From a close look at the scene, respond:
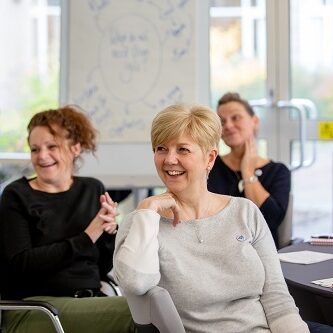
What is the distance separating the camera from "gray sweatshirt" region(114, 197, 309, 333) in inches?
82.1

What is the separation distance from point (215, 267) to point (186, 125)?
42 centimetres

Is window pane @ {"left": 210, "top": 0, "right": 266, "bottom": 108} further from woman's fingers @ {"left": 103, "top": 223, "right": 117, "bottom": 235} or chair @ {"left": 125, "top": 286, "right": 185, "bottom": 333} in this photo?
chair @ {"left": 125, "top": 286, "right": 185, "bottom": 333}

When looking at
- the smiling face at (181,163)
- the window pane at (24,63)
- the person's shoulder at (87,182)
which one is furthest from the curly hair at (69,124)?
the window pane at (24,63)

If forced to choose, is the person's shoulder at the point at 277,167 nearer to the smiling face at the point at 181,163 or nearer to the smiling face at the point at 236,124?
the smiling face at the point at 236,124

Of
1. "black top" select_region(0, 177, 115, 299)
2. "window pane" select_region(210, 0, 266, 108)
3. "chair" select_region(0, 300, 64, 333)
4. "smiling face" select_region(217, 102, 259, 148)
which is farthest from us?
"window pane" select_region(210, 0, 266, 108)

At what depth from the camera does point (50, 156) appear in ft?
10.1

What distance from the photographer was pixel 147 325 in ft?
6.53

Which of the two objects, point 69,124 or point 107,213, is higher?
point 69,124

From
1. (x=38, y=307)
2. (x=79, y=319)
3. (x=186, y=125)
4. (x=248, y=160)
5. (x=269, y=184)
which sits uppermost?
(x=186, y=125)

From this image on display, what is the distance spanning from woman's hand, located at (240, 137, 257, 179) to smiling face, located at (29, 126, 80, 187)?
961mm

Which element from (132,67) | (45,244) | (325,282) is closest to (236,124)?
(132,67)

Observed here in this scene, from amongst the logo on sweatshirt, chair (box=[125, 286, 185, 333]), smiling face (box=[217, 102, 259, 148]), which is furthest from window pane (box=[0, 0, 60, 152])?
chair (box=[125, 286, 185, 333])

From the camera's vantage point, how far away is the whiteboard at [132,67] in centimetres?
438

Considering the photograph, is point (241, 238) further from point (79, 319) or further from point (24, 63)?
point (24, 63)
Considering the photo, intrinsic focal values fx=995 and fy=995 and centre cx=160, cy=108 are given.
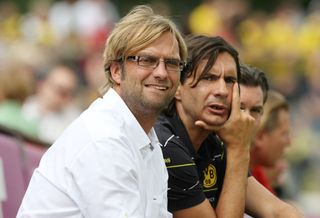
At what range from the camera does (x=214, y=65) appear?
15.1ft

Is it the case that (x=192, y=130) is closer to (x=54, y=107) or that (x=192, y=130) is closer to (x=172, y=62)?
(x=172, y=62)

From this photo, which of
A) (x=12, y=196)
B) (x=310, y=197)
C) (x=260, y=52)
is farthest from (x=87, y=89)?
(x=12, y=196)

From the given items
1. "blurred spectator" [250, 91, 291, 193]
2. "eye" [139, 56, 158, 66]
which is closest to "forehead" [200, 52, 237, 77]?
"eye" [139, 56, 158, 66]

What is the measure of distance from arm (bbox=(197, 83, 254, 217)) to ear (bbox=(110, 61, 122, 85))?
509 millimetres

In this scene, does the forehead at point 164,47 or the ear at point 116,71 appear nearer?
the forehead at point 164,47

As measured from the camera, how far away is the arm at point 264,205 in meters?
4.91

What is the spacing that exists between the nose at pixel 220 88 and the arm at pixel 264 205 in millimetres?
628

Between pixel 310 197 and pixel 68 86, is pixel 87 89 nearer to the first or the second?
pixel 68 86

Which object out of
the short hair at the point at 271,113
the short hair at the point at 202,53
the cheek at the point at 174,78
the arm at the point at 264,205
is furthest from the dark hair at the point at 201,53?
the short hair at the point at 271,113

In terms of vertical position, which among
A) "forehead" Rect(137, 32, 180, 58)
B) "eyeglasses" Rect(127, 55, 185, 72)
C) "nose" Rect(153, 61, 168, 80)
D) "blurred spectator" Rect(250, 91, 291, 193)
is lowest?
"blurred spectator" Rect(250, 91, 291, 193)

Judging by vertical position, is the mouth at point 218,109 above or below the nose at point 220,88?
below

═══

Every line of the data above should be quoted exactly. Omit the pictures.

▶ [Exercise output]:
From a close look at the scene, respond:
What is the distance separating the camera from "gray sweatshirt" region(114, 197, 309, 333) in inches?
82.1

What is the separation distance from point (215, 267) to point (186, 125)?
42 centimetres

Is window pane @ {"left": 210, "top": 0, "right": 266, "bottom": 108} further from woman's fingers @ {"left": 103, "top": 223, "right": 117, "bottom": 235} or chair @ {"left": 125, "top": 286, "right": 185, "bottom": 333} in this photo?
chair @ {"left": 125, "top": 286, "right": 185, "bottom": 333}

When looking at
- the smiling face at (181,163)
- the window pane at (24,63)
- the person's shoulder at (87,182)
which one is furthest from the curly hair at (69,124)?
the window pane at (24,63)

If forced to choose, is the person's shoulder at the point at 277,167 nearer to the smiling face at the point at 181,163 or nearer to the smiling face at the point at 236,124?
the smiling face at the point at 236,124

Of
1. "black top" select_region(0, 177, 115, 299)
2. "window pane" select_region(210, 0, 266, 108)
3. "chair" select_region(0, 300, 64, 333)
4. "smiling face" select_region(217, 102, 259, 148)
which is farthest from us?
"window pane" select_region(210, 0, 266, 108)

At what depth from the camera does point (50, 156) appear in ft?
10.1

What distance from the photographer was pixel 147 325 in ft?
6.53

Which of the two objects, point 69,124 or point 107,213, is higher?
point 69,124

From
1. (x=38, y=307)
2. (x=79, y=319)
3. (x=186, y=125)
4. (x=248, y=160)
5. (x=269, y=184)
which sits uppermost?
(x=186, y=125)

From this image on display, what is the distance spanning from woman's hand, located at (240, 137, 257, 179) to smiling face, located at (29, 126, 80, 187)?
961mm

Which element from (132,67) | (45,244) | (325,282) is closest to (236,124)?
(132,67)

Observed here in this scene, from amongst the logo on sweatshirt, chair (box=[125, 286, 185, 333]), smiling face (box=[217, 102, 259, 148]), which is furthest from window pane (box=[0, 0, 60, 152])?
chair (box=[125, 286, 185, 333])

From the camera's vantage point, how far away is the whiteboard at [132,67] in centimetres?
438

Considering the photograph, is point (241, 238) further from point (79, 319) or further from point (24, 63)?
point (24, 63)
Considering the photo, intrinsic focal values fx=995 and fy=995 and centre cx=160, cy=108 are given.
At what range from the camera does (x=214, y=65) appear?
15.1ft

Is it the case that (x=192, y=130) is closer to (x=54, y=107) or that (x=192, y=130) is closer to (x=172, y=62)?
(x=172, y=62)

From this photo, which of
A) (x=12, y=196)
B) (x=310, y=197)
C) (x=260, y=52)
is farthest from (x=87, y=89)?
(x=12, y=196)

From the given items
1. "blurred spectator" [250, 91, 291, 193]
2. "eye" [139, 56, 158, 66]
which is closest to "forehead" [200, 52, 237, 77]?
"eye" [139, 56, 158, 66]

What is the measure of distance from arm (bbox=(197, 83, 254, 217)) to ear (bbox=(110, 61, 122, 85))?
509 millimetres

In this scene, does the forehead at point 164,47 or the ear at point 116,71 appear nearer?
the forehead at point 164,47

As measured from the camera, how far away is the arm at point 264,205 in meters?
4.91

What is the spacing that exists between the nose at pixel 220 88 and the arm at pixel 264 205 in millimetres?
628

Between pixel 310 197 and pixel 68 86, is pixel 87 89 nearer to the first or the second?
pixel 68 86

Which object out of
the short hair at the point at 271,113
the short hair at the point at 202,53
the cheek at the point at 174,78
the arm at the point at 264,205
is furthest from the dark hair at the point at 201,53?
the short hair at the point at 271,113

In terms of vertical position, which among
A) "forehead" Rect(137, 32, 180, 58)
B) "eyeglasses" Rect(127, 55, 185, 72)
C) "nose" Rect(153, 61, 168, 80)
D) "blurred spectator" Rect(250, 91, 291, 193)
is lowest?
"blurred spectator" Rect(250, 91, 291, 193)

Judging by vertical position, is the mouth at point 218,109 above or below the nose at point 220,88?
below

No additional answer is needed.